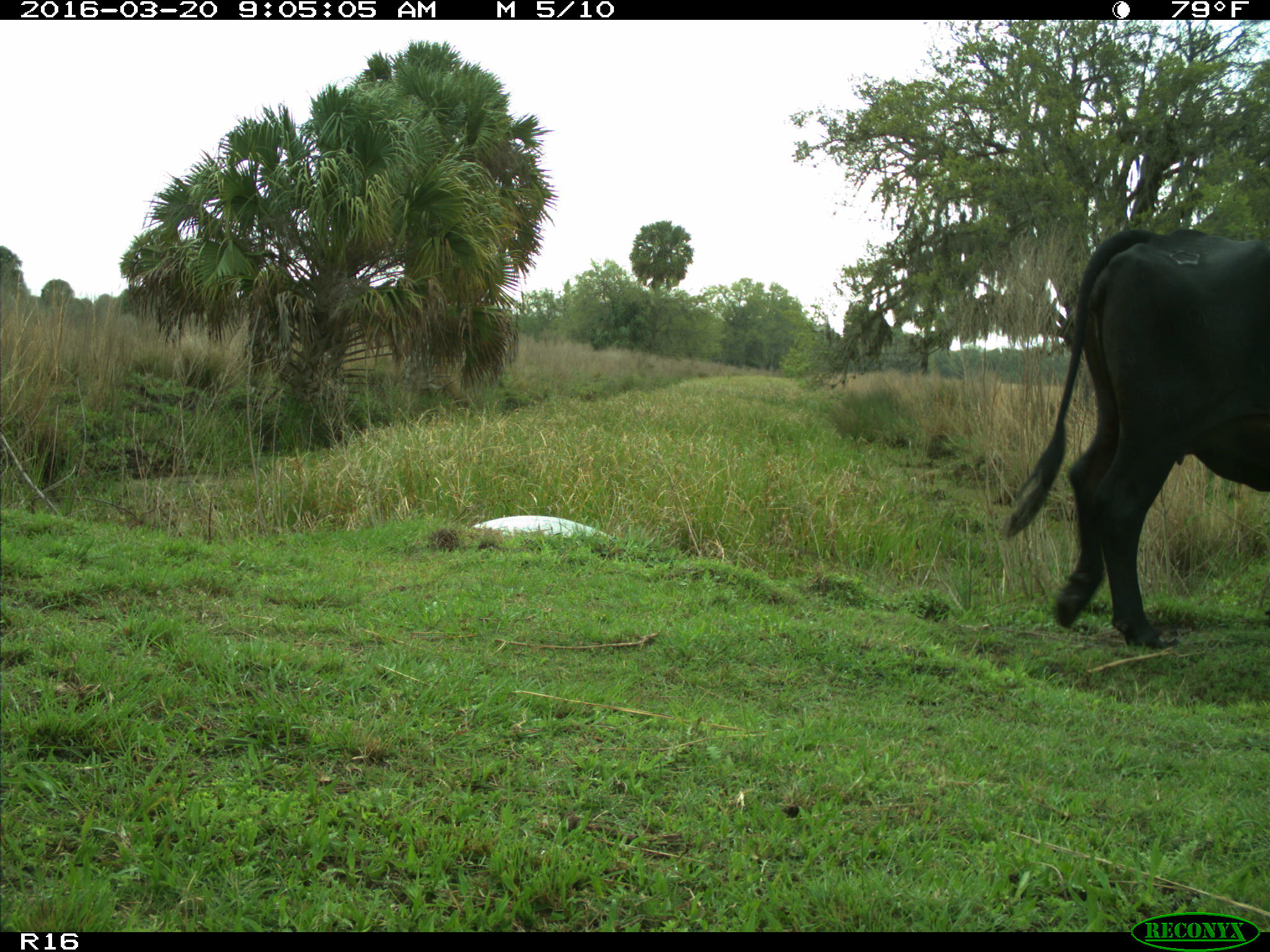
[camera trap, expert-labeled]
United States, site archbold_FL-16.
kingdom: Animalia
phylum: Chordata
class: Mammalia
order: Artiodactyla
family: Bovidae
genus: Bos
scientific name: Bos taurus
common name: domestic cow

...

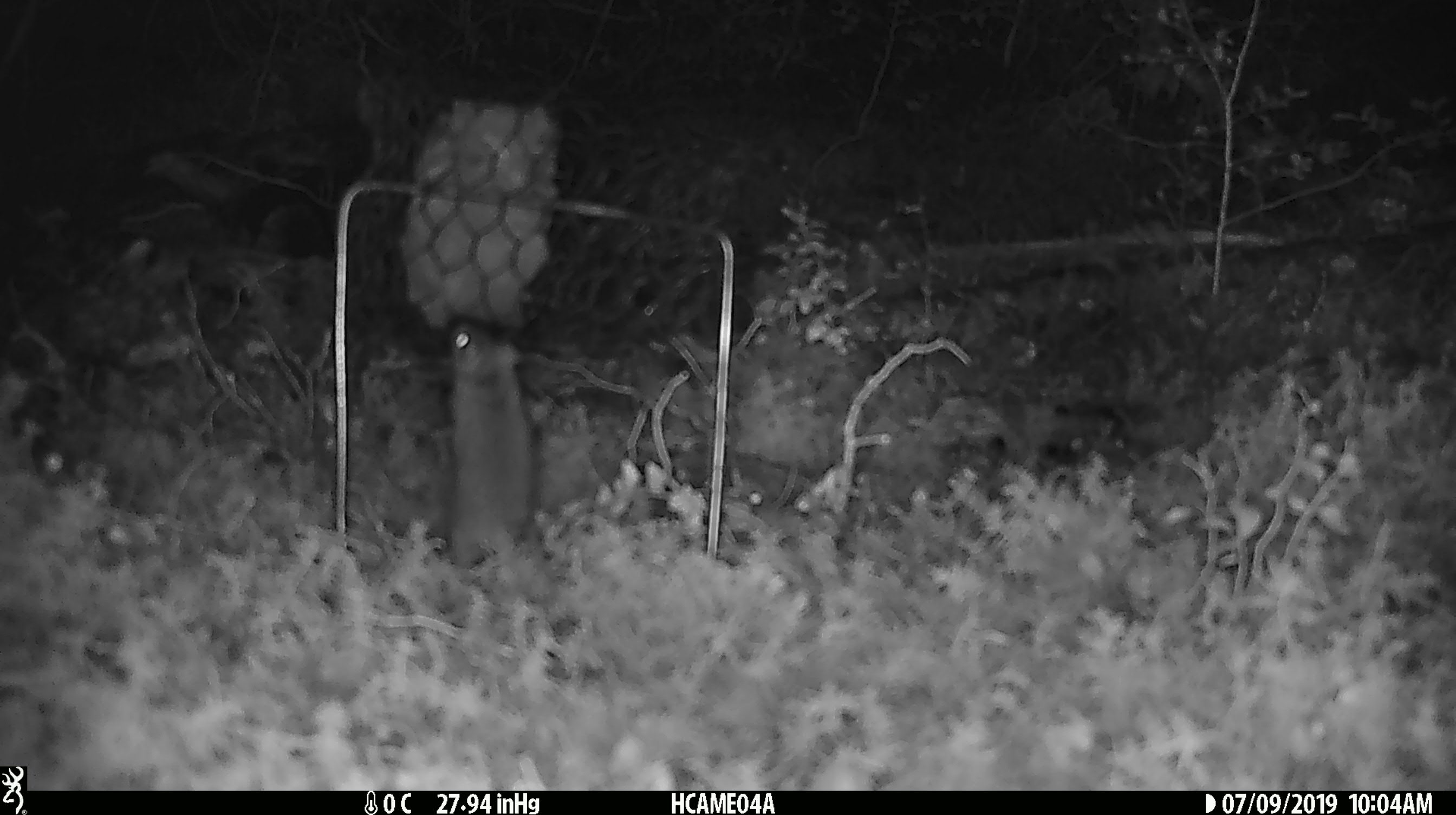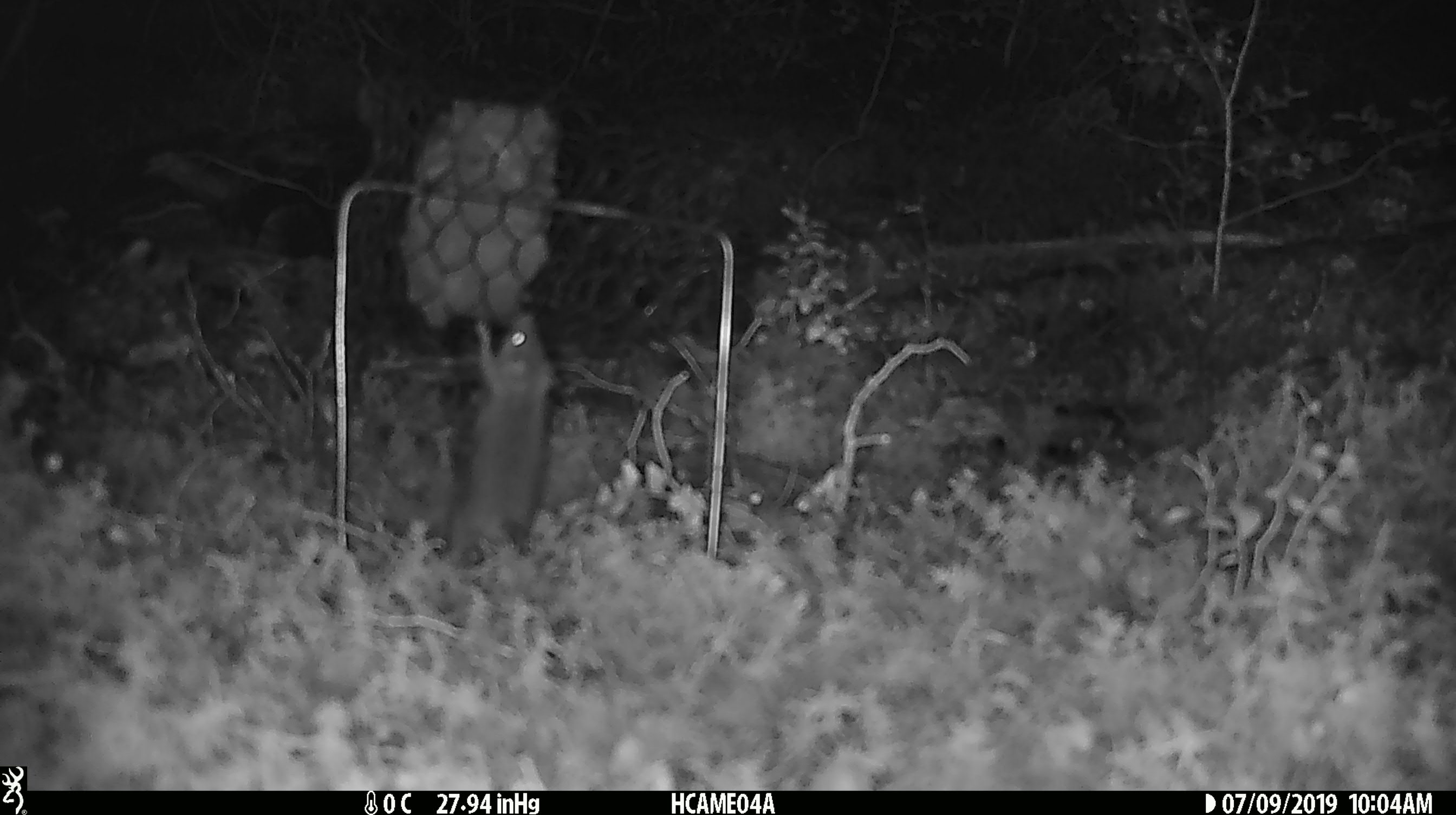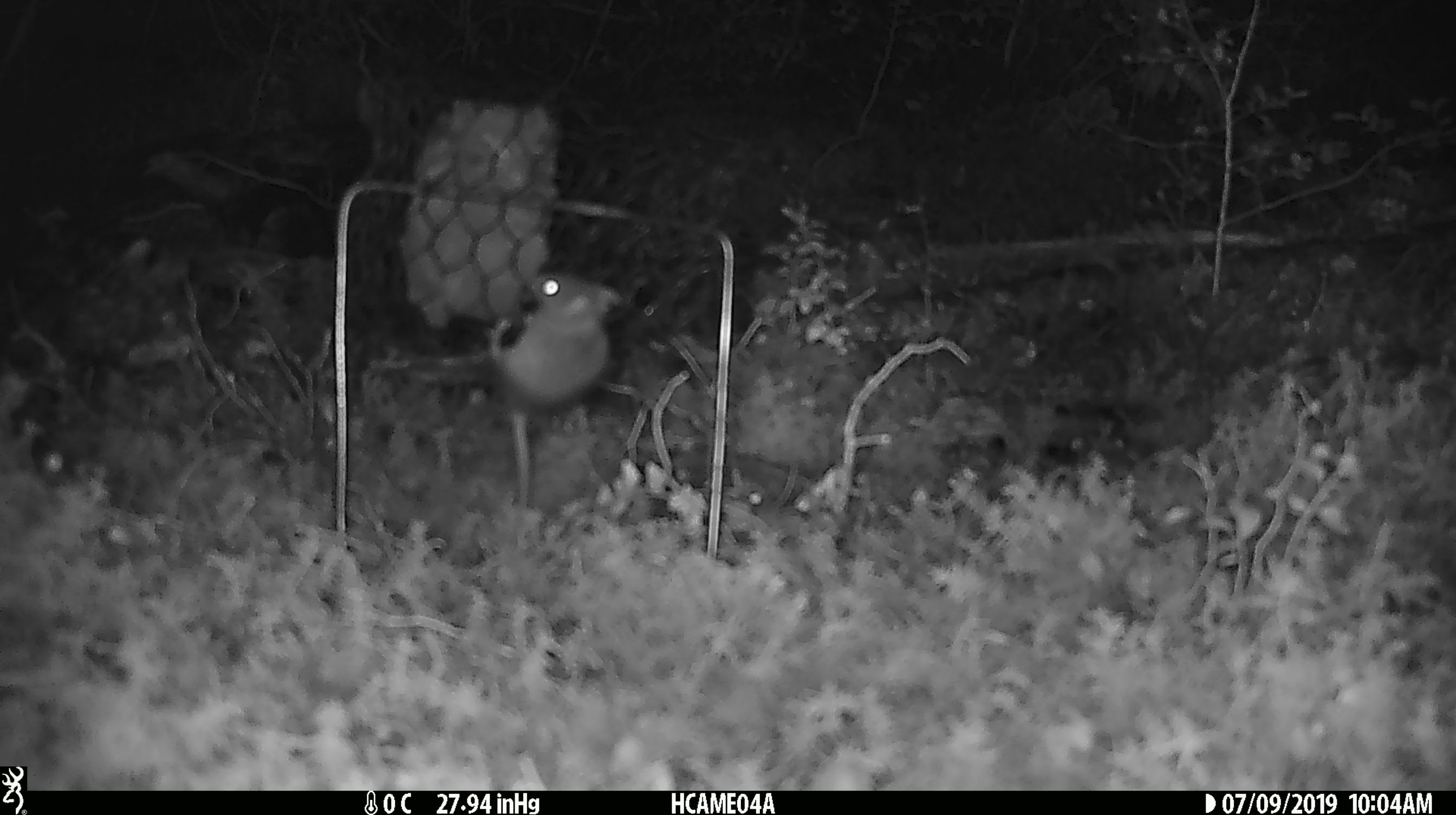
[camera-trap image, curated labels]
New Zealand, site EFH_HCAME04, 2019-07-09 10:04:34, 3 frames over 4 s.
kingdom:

* What is required
Begin at the line that has "[camera trap, expert-labeled]" in the entries above; stop after the line that has "common name: domestic cow". Transcribe exactly those lines and no others.

* Task solution
[camera trap, expert-labeled]
United States, site archbold_FL-16.
kingdom: Animalia
phylum: Chordata
class: Mammalia
order: Artiodactyla
family: Bovidae
genus: Bos
scientific name: Bos taurus
common name: domestic cow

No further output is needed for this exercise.